**EXTRACTO DE LA PÁGINA:**
┌──

Hay libros que pueden hacer rodar cabezas o, al menos, intentarlo. Así debieron pensar algunos incendiarios durante la Revolución Francesa, cuando una novela del siglo XVIII se usó como ejemplo y testimonio de la depravación y decadencia moral del Antiguo Régimen. El libro era Las amistades peligrosas, de Pierre Choderlos de Laclos, una obra sobre sexo, envidia, traición, venganza y corrupción protagonizada por aristócratas que no son conscientes de que su mundo está a punto de acabarse violentamente y se aferran a una sociedad hipócrita y llena de apariencias donde nada ni nadie es lo que parece. Una sociedad que, a ojos de revolucionarios sedientos de sangre, debía justificar la aplicación de la guillotina y la instauración del más pavoroso terror.
Sin embargo, para desgracia de sus afanes propagandísticos, la verdad es que Las amistades peligrosas ni era un panfleto político ni tampoco un tratado moralizante para alertar de los vicios en los que había caído la clase alta. Más bien todo lo contrario: el libro, publicado en 1782, quería ser una crónica erótica de lo que sucedía por doquier, una especie de sátira de una sociedad sepultada en secretos a cada cual más escabroso. Escándalo, desde luego, provocó: en cuanto apareció, la crítica lo tachó de "diabólico". "Un compendio de horrores e infamias", escribió una destacada señora en su diario.
Un escándalo en el siglo XVIII
Obviamente, con semejantes epítetos, no es de extrañar que se convirtiera inmediatamente en un éxito descomunal. En las dos primeras semanas de su aparición se vendieron 2.000 copias; en diez meses se había llegado a las 15 ediciones. Incluso se sabe que la mismísima Maria Antonieta adquirió un ejemplar para su biblioteca, aunque tuvo la delicadeza de pedir que no pusieran el título ni el nombre del autor en la cubierta ni en el lomo del libro para que no lo identificaran.
El libro narraba a través de cartas las relaciones complejas y tumultuosas de dos ex-amantes, la marquesa de Merteuil y el vizconde de Valmont, los cuales no dudan en explicarse sus múltiples aventuras y conquistas sexuales. Pero lo que empieza como una mera provocación divertida entre dos personas que han sentido una gran atracción el uno por el otro acaba tornándose en rivalidad enfermiza y, más tarde, en unas ganas desesperadas y patológicas para hacerse la vida imposible. De la lujuria pasan al odio; sus enfrentamientos se hacen cada vez más retorcidos y no dudan en destrozar la vida a cualquiera a su alcance para hacerse más daño.

└──

**EJERCICIO PROPUESTO 1:** Indica si cada afirmación concuerda con el texto sobre Las amistades peligrosas y cita las palabras exactas que lo deciden: (a) la novela se publicó en 1782; (b) Maria Antonieta pidió que el título figurara en la cubierta de su ejemplar; (c) en diez meses la obra alcanzó las 15 ediciones.
**EJERCICIO PROPUESTO 2:** Reproduce sin cambios el pasaje del texto sobre Las amistades peligrosas que comienza en las palabras "Un escándalo en" y termina después de "no lo identificaran.".
**EJERCICIO PROPUESTO 3:** Escribe la continuación del texto sobre Las amistades peligrosas a partir de su última oración.

**DATOS PROPORCIONADOS:**

┌──

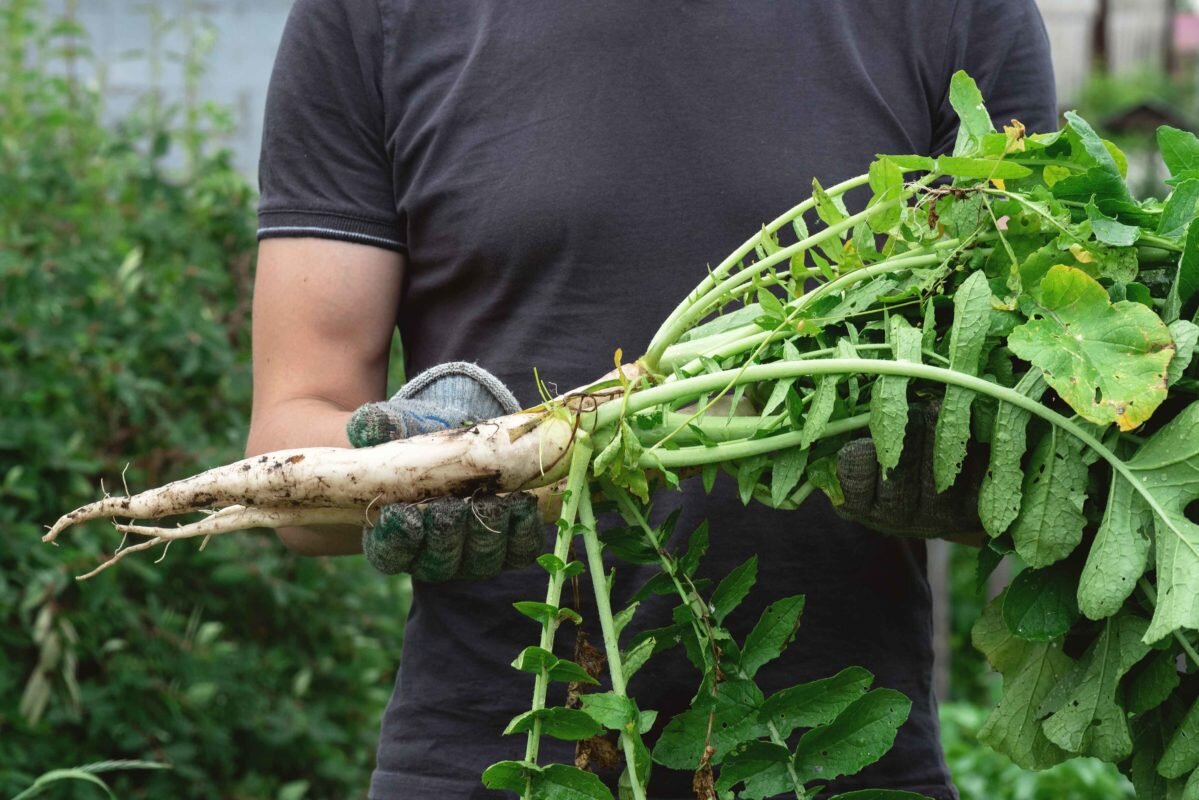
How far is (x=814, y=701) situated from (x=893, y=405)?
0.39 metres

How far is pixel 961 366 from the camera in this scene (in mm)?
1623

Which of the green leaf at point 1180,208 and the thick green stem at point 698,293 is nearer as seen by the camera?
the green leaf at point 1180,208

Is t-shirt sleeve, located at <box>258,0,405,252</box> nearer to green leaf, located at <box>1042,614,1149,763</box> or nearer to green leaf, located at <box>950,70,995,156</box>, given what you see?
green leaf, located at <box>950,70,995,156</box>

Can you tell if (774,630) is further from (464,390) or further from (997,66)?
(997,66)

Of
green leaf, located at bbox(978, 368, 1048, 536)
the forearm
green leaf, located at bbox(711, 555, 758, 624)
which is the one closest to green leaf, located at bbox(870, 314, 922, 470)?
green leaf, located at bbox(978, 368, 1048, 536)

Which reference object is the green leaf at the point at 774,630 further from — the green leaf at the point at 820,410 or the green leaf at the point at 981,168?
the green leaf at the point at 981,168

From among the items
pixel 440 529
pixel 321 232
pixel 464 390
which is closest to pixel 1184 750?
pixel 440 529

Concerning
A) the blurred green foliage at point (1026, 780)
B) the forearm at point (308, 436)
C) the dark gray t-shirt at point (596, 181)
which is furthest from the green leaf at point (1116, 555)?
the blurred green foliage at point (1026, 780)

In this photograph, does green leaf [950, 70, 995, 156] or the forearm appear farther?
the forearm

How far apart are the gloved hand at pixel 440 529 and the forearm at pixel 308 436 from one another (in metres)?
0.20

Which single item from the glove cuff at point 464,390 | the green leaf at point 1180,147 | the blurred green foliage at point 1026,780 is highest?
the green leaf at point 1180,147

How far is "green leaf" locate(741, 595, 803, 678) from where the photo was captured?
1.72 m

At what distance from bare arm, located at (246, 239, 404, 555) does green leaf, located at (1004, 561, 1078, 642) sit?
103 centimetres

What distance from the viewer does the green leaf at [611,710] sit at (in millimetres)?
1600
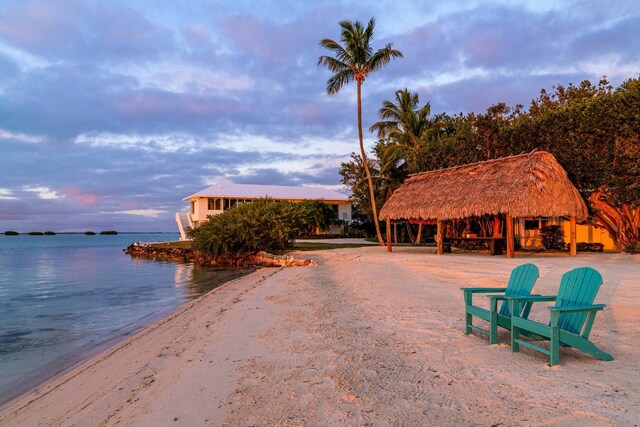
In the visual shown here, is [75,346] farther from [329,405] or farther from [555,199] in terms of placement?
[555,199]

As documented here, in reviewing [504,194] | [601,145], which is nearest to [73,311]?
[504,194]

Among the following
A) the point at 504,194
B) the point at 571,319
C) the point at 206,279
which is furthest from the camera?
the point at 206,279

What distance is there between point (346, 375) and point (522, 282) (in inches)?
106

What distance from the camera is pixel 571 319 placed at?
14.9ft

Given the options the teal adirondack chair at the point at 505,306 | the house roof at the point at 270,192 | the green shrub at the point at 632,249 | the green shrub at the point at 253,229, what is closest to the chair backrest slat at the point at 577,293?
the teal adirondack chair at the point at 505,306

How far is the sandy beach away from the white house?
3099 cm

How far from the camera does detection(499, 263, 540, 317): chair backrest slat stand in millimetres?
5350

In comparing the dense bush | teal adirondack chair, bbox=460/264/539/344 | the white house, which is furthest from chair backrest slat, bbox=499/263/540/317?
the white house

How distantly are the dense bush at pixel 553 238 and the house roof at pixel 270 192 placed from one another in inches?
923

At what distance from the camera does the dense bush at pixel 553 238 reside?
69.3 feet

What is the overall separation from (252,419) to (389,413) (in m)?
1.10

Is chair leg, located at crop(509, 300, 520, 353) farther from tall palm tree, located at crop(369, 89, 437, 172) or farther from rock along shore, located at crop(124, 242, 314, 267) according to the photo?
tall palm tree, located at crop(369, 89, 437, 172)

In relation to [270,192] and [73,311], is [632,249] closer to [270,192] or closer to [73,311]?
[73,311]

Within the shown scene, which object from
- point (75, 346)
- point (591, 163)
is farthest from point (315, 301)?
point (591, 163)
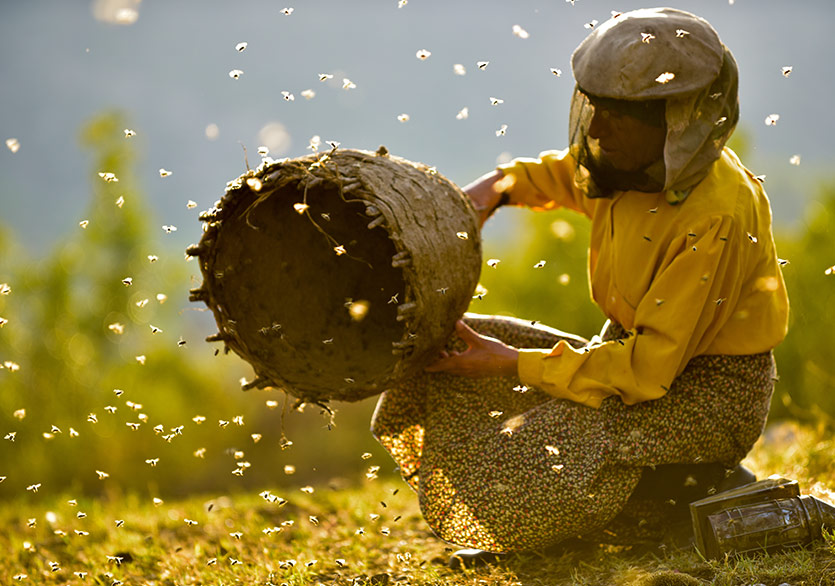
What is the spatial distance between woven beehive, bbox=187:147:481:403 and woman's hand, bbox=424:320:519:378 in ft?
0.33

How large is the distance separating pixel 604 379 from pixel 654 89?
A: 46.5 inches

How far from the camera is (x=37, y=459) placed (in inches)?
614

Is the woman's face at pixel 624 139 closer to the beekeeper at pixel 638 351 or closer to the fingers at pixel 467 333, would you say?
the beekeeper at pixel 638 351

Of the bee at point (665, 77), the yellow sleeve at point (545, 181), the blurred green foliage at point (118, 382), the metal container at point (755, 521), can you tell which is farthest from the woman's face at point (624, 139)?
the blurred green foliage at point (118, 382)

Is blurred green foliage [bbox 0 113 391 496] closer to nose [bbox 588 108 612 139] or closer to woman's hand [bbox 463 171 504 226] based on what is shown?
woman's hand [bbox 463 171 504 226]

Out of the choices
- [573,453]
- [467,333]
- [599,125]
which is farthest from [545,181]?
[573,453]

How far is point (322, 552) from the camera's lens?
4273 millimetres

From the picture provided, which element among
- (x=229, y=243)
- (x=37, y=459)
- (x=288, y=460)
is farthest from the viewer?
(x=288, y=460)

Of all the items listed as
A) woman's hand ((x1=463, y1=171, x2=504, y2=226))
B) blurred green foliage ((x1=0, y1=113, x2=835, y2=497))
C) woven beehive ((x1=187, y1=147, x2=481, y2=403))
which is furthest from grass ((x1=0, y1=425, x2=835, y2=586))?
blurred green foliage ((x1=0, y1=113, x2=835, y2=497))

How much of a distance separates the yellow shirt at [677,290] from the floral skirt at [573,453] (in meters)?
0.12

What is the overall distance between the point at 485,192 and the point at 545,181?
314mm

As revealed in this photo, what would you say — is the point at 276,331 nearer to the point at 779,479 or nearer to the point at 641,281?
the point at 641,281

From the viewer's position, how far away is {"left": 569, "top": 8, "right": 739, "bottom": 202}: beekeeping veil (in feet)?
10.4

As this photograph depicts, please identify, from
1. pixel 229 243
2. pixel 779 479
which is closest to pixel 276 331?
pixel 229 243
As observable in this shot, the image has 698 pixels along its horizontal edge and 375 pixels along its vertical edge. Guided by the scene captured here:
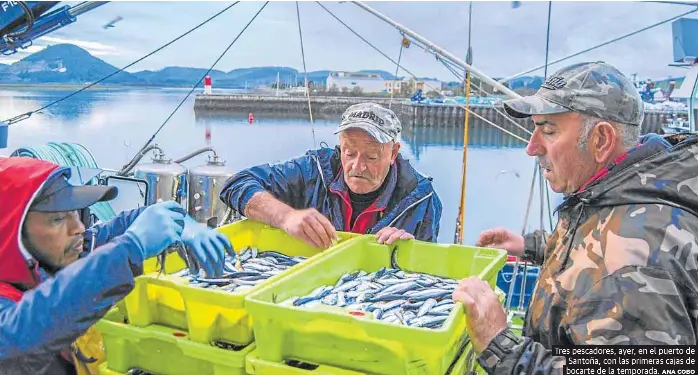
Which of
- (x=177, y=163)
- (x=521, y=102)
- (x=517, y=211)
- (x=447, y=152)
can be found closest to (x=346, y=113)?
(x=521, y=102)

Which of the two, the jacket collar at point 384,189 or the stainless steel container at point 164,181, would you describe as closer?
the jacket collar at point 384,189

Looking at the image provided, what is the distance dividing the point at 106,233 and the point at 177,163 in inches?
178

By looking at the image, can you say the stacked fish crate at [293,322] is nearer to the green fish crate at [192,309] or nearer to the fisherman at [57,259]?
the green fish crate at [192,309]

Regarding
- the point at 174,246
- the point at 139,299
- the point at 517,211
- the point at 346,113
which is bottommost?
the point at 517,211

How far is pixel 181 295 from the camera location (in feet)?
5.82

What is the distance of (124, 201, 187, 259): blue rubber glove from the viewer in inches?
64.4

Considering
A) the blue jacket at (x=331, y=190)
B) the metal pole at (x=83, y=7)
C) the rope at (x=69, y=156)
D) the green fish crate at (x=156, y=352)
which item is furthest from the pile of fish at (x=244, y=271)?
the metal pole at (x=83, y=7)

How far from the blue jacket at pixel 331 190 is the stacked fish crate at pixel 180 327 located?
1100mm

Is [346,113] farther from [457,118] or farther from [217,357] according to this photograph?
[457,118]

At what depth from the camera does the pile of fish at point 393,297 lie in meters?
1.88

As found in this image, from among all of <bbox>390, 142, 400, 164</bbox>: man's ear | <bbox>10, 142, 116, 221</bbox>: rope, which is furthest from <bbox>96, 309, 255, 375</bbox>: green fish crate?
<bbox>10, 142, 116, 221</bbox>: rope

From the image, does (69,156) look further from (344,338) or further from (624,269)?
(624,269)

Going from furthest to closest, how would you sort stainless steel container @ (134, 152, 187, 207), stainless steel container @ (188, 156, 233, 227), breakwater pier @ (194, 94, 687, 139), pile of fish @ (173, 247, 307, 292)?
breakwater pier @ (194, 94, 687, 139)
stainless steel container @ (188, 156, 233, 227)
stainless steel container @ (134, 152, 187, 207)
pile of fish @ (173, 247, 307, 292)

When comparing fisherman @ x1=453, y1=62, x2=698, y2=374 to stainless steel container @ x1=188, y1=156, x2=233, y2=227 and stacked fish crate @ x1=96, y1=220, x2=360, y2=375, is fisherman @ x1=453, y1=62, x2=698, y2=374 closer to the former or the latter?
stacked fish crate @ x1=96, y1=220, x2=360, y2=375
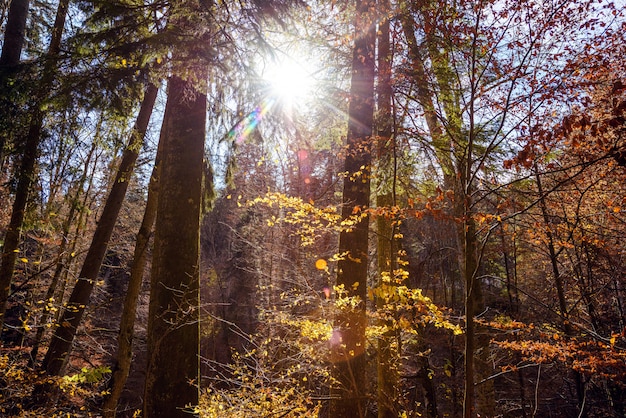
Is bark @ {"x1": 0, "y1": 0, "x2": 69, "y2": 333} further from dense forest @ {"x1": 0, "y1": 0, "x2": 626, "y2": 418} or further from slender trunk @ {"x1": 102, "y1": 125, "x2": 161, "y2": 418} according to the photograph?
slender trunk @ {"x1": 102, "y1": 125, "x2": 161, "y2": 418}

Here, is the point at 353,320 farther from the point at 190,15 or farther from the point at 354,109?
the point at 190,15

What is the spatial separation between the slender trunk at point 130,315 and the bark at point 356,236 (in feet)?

└──

**RESULTADO ESPERADO 1:**
(a) Sí: "el libro, publicado en 1782".
(b) No: "tuvo la delicadeza de pedir que no pusieran el título ni el nombre del autor en la cubierta ni en el lomo del libro".
(c) Sí: "en diez meses se había llegado a las 15 ediciones".

**RESULTADO ESPERADO 2:**
Un escándalo en el siglo XVIII
Obviamente, con semejantes epítetos, no es de extrañar que se convirtiera inmediatamente en un éxito descomunal. En las dos primeras semanas de su aparición se vendieron 2.000 copias; en diez meses se había llegado a las 15 ediciones. Incluso se sabe que la mismísima Maria Antonieta adquirió un ejemplar para su biblioteca, aunque tuvo la delicadeza de pedir que no pusieran el título ni el nombre del autor en la cubierta ni en el lomo del libro para que no lo identificaran.

**RESULTADO ESPERADO 3:**
Semejante espiral destructiva acaba como el rosario de la aurora, como podrán imaginarse, pero el final de la historia es lo de menos: más allá de los escarceos de cada uno y las múltiples tramas y subtramas, lo interesante de Las amistades peligrosas es el fino análisis psicológico de cada uno de los protagonistas.
En el libro, Valmont es un seductor al uso, un gigoló en el sentido más primigenio del término que no duda en beneficiarse de la mitad de las damas supuestamente honorables de París y chantajearlas con cartas para mantener su prestigio intacto. La marquesa tampoco es que tenga demasiados escrúpulos --en realidad, no tiene ninguno--, pero que sea mujer hace que deba adoptar precauciones complementarias y ser más retorcida en sus coartadas. Ambos son implacables; los dos quieren retarse continuamente con nuevas presas inocentes. Pero llega un día en que la trama se complica y la marquesa de Merteuil exige vengarse de un antiguo amante. Para ello solicita la ayuda de Valmont, el cual acepta a cambio de unas cuantas prebendas que se cobrará a su debido tiempo. A partir de ahí, comienza el embrollo.
Llevada al cine en varias ocasiones
Obviamente, semejante historia estaba hecha para acabar en el cine y la verdad es que se han hecho varias adaptaciones, comenzando por la del 1959 protagonizada por Jeanne Moureau y siguiendo por la canónica, la de 1988 dirigida por Stephen Frears y protagonizada por Glenn Close, John Malkovich, Michelle Pfeiffer y Uma Thurman. Muchas personas conocen la historia a través de esta última --brillante, por cierto--. Valmont (Malkovich) quiere seducir a la casadísima y muy decente Madame de Tourvel (Pfeiffer), mientras la marquesa (Glenn Close) quiere corromper a Cécile de Volanges (Uma Thurman), cuya madre quiere desposarla con un antiguo amante de la marquesa. Y hasta aquí puedo leer.
La adaptación de Frears fue tan icónica que volver a llevarla a la pantalla fue, cuando menos, complicado. Lo intentó y saldó con buena nota Valmont, de Milos Forman (1989), protagonizada por Annete Bening y Colin Firth. En 1999 se intentó volver a llevar a la pantalla, pero con un toque contemporáneo y centrado en adolescentes de instituto. El resultado, Cruel Intentions, con Sarah Michelle Gellar y Reese Witherspoon, fue bastante olvidable.
Desde hace una década había rumores de que volvía a estar en el punto de mira. El productor Colin Callendar se había empeñado en que regresase a la televisión y, por lo que se sabe, llegó a contar en algún momento con Christopher Hampton, quien escribió el guion de la película de Frears. Pero se acabó apartando del proyecto, nadie sabe exactamente el por qué.
La nueva adaptación para televisión
No fue hasta que la escritora Harriet Warner entró en escena que la iniciativa volvió a coger fuelle. Warner, conocida por estos lares por haber escrito el guion de Llama a la comadrona, asumió la tarea de volver a llevar Las amistades peligrosas a la pantalla. Afortunadamente, decidió que no iba a hacer un mero remake de las películas y optó por un enfoque nuevo, algo que iba a acercar la novela del siglo XVIII a una audiencia joven más acostumbrada a series como los Bridgerton que a Barry Lyndon.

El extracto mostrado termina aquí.